In reality, Van Jones was a legal observer in San Francisco, not Los Angeles, during a non-violent rally that took place after, not before the riots. Jones and hundreds of others were seized in a mass arrest. He was released within a few hours, all charges were dropped, and “the City of San Francisco ultimately compensated him financially for his unjust arrest.”

Jones also has never “accused President Bush of giving troops orders to shoot black people after Hurricane Katrina,” as the DefendGlenn site claims. Kreep’s inflammatory lie has no factual basis whatsoever.

Kreep’s unhinged attacks come as no surprise, however. He is one of the leaders of the “birther” movement, claiming that President Obama is not a citizen of the United States.

Bet you never saw that one coming.

1 comment:

Woozle said...

Since the subject of riots has come up -- specifically, assigning liberals the blame for the Rodney King riots -- I was reminded to ask Mike the Progressive Conservative a question.

In reference to this quote:
"...if we assign the riots of the 1960's, plus the LA riots, to liberals... not to mention various WTO protests, etc... I'd say liberal-lead riots are responsible for more deaths than conservative-lead riots."
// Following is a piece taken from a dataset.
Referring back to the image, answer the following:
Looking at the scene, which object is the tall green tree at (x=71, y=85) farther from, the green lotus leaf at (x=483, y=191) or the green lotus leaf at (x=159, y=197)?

First, in what sense were the following riots specifically liberal?:
* riots of the 1960s (not sure which ones we're referring to, so be as specific as possible)
* the LA riots
* the Rodney King riots
* the WTO riots (my impression was that globalization has at times been at least as much of an issue on the Right -- "keep American jobs at home", etc. -- as on the left -- "Fair Trade" etc.)

Second, why did you even bring up the WTO riots, when -- as far as I can tell -- very little damage was done, and the worst of it was the response by the police (typically viewed as being an agent of the Right)?

--

Maybe I should start posting these occasional comments on his blog instead of here, since he seems to not be "following" ETEV anymore. I've kinda sworn off hanging out in conservative blogs until my life is more sane (don't need their additional insanity), but I could make an exception if it seemed worthwhile.